Zimbabwe has a low murder rate because the Zimbabwe Republic Police, even in very bad times, has always managed to maintain a high-end homicide squad to track down killers, and a killer knows that regardless of what sentence is passed, they are going to spend at least 20 years behind bars.

Minister Ziyambi has now thrown into debate the Government thinking that mandatory life sentences need to be imposed for murder committed during insurgency, banditry, sabotage or terrorism, and also when the murder is coupled with another exceptionally serious crime such as rape or robbery, or the murder of a police officer or murder when escaping lawful custody.

Most of us would agree with this thinking, and the judiciary are likely to agree since these are the crimes where sentences of death or life imprisonment are already being passed.
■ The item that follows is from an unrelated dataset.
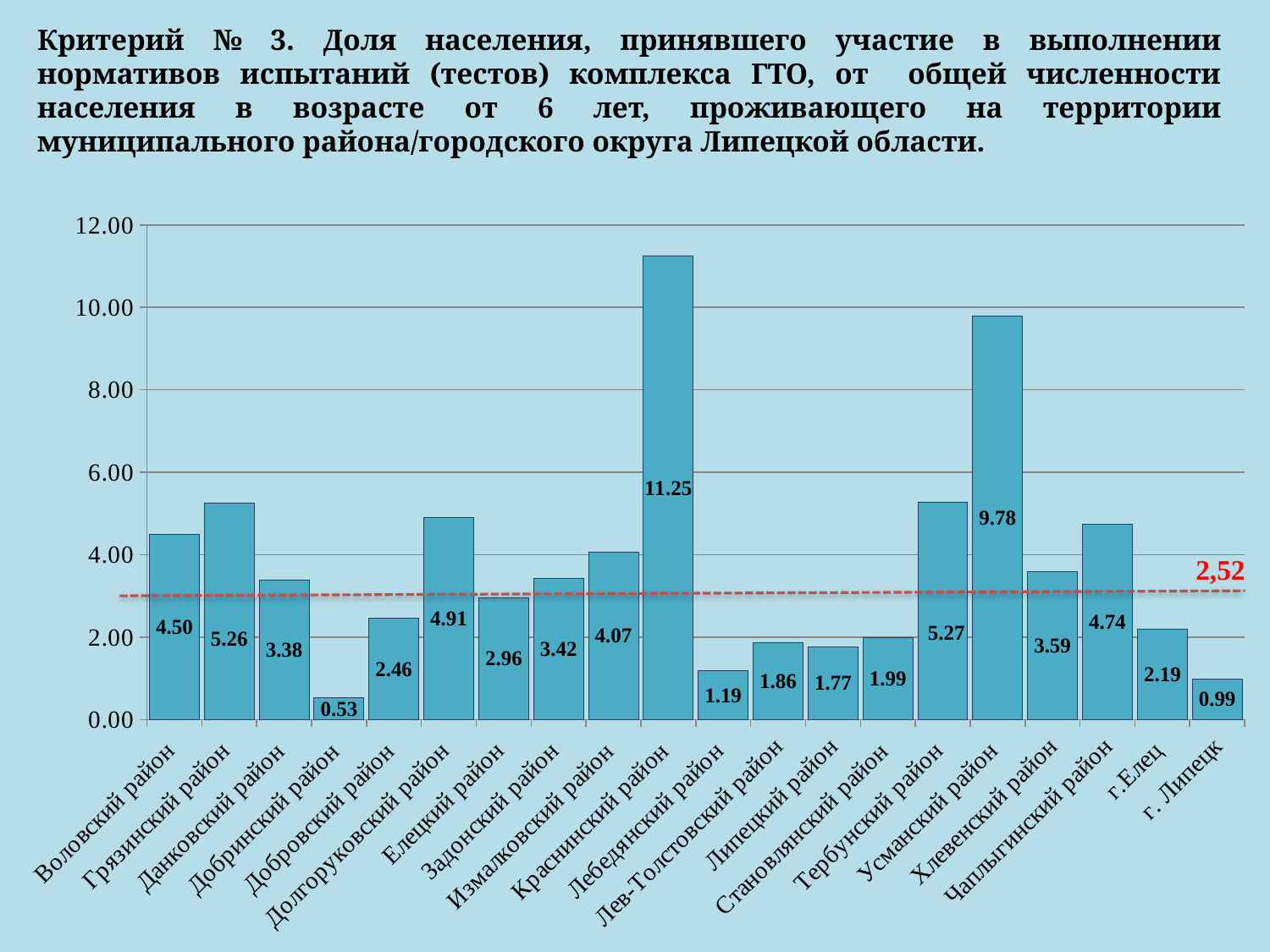
Which category has the highest value? Краснинский район Is the value for Усманский район greater or less than 8.00? greater How many categories are shown on the x axis? 20 What is the value for Краснинский район? 11.25 Which is larger, the value for Долгоруковский район or Чаплыгинский район? Долгоруковский район What is the difference between the values for Краснинский район and Усманский район? 1.47 What is the value for Добровский район? 2.46 What kind of chart is shown on the slide? bar chart What value is labelled on the red dashed horizontal line? 2,52 What is the value for г. Липецк? 0.99 Which category has the lowest value? Добринский район What is the difference between the values for Грязинский район and Воловский район? 0.76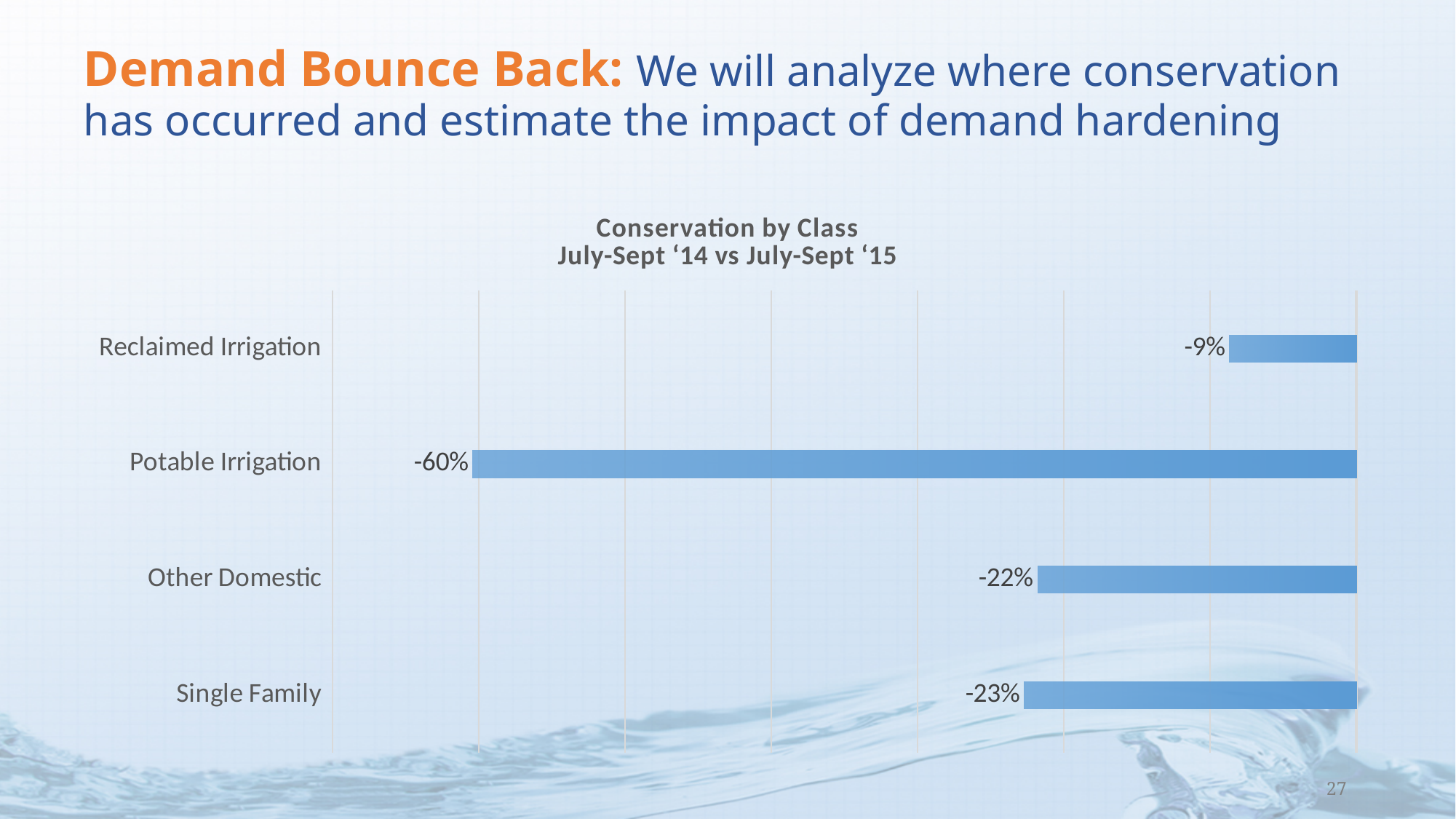
What is the value for Other Domestic? -22% Which class shows the smallest conservation (value closest to zero)? Reclaimed Irrigation Which class shows the largest conservation (most negative value)? Potable Irrigation What is the value for Single Family? -23% What is the difference in percentage points between the Potable Irrigation and Single Family values? 37 percentage points What kind of chart is shown on the slide? Bar chart What is the difference in percentage points between the Other Domestic and Reclaimed Irrigation values? 13 percentage points Which has the larger conservation reduction, Potable Irrigation or Other Domestic? Potable Irrigation What is the title of the chart? Conservation by Class July-Sept '14 vs July-Sept '15 How many classes are shown in the chart? 4 What is the value for Potable Irrigation? -60% What is the value for Reclaimed Irrigation? -9%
But by bringing in the certainty of life imprisonment, it is being made very clear to potential offenders that this is what is going to happen.

In other murder cases, the "ordinary" murder, if such a concept is possible, our judges are already passing fixed if very long prison terms. We have had a judge passing a 35-year sentence on a young man who she thought was capable of rehabilitation, for example.
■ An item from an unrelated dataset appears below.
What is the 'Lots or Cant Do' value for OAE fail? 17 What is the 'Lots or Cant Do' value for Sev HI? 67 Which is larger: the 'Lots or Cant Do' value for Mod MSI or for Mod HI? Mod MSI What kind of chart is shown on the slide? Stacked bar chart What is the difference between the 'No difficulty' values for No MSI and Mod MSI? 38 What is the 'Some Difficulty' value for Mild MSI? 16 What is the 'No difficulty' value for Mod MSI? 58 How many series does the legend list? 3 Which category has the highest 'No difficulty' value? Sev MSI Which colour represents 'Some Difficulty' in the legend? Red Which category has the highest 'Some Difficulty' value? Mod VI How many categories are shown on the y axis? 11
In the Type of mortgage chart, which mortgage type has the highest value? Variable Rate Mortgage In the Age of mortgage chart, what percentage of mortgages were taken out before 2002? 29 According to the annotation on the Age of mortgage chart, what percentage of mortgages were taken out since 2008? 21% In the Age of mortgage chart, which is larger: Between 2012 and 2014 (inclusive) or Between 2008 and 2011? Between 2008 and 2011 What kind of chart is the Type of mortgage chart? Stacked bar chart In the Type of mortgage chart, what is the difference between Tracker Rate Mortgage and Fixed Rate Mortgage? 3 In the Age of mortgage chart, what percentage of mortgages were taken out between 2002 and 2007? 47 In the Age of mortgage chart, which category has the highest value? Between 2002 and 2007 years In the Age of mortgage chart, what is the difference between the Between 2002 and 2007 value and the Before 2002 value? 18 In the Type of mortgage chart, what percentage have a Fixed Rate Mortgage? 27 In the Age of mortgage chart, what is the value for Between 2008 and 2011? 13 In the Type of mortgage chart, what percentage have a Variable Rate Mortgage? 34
The Judicial Service Commission recently set sentencing guidelines for many crimes, a sort of standard sentence or range of sentences that a magistrate or judge would then adjust after considering all mitigating and aggravating circumstances, and having murders included would not be a major effort.

Starting with the effective 30-years of the clemency orders is as good a place as any for a starting point and judges could then increase all the way to life in very aggravating circumstances, or reduce to say 25 years or even exceptionally to 20 years as mitigating circumstances piled up.
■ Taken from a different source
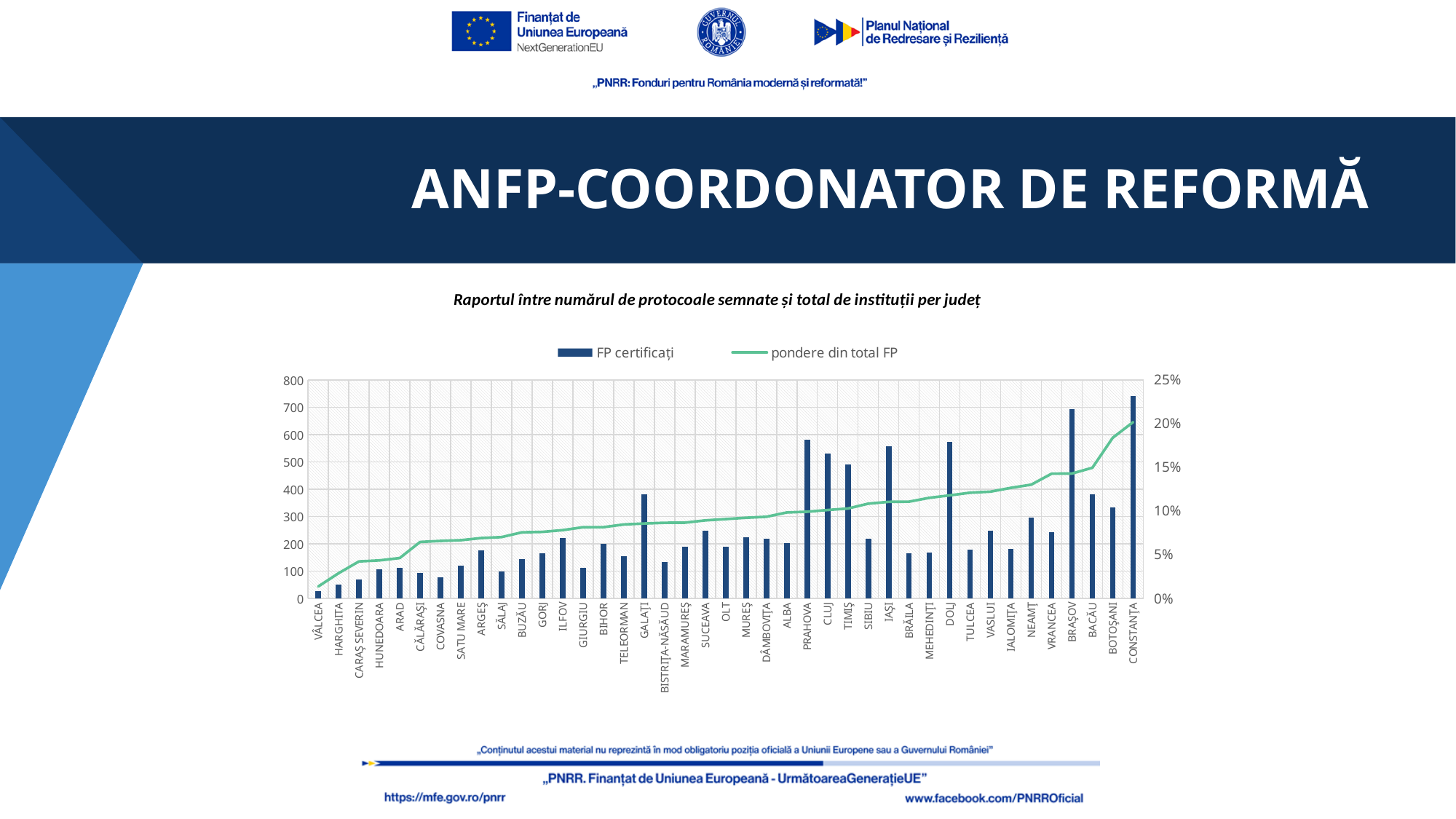
Which series is drawn as a line? pondere din total FP Is the FP certificați value for GALAȚI greater or less than 400? less Is the FP certificați value for PRAHOVA greater or less than 500? greater Is the FP certificați value for BRAȘOV greater or less than 600? greater How many series does the legend list? 2 What type of chart is shown on the slide? Combined bar and line chart Which has the larger FP certificați bar, CONSTANȚA or BRAȘOV? CONSTANȚA How many counties are shown on the x axis? 41 Does the pondere din total FP line rise or fall from VÂLCEA to CONSTANȚA? rise Which county has the lowest FP certificați bar? VÂLCEA Which county has the highest FP certificați bar? CONSTANȚA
The other area where Parliament is being practical over crime and sentencing is the attempt, seemingly by a legal drafter, to reintroduce the crime of deliberate infection with a serious sexually transmitted disease.

This was largely abolished when knowing infection with HIV was decriminalised, largely on the basis that the crime is almost impossible to prove.

There were no known successful convictions. So the Government is right to want this potential amendment to be dropped.

However, there are many sentencing examples of rape convictions, or convictions of sexual relations with a person below the age of consent, where a magistrate or judge has considered infection, regardless of whether it could be deliberate or accidental, as an aggravating circumstance and has not hesitated to add a few years to the sentence. This is one of those areas where judicial discretion appears to be more appropriate, rather than have Parliament trying to second guess what is appropriate.

Parliaments are good at setting maximum penalties, although not in all cases, and especially those where the circumstances can vary so widely, and occasionally minimum sentences might have to be set. But otherwise, since each crime is unique, the judicial officer trying the case can within sentencing guidelines be the best person to set the particular penalty.

And in this case, as Minister Ziyambi indicated, the sentencing stage is the appropriate place rather than trying to define a crime that is in most cases, almost impossible to prove.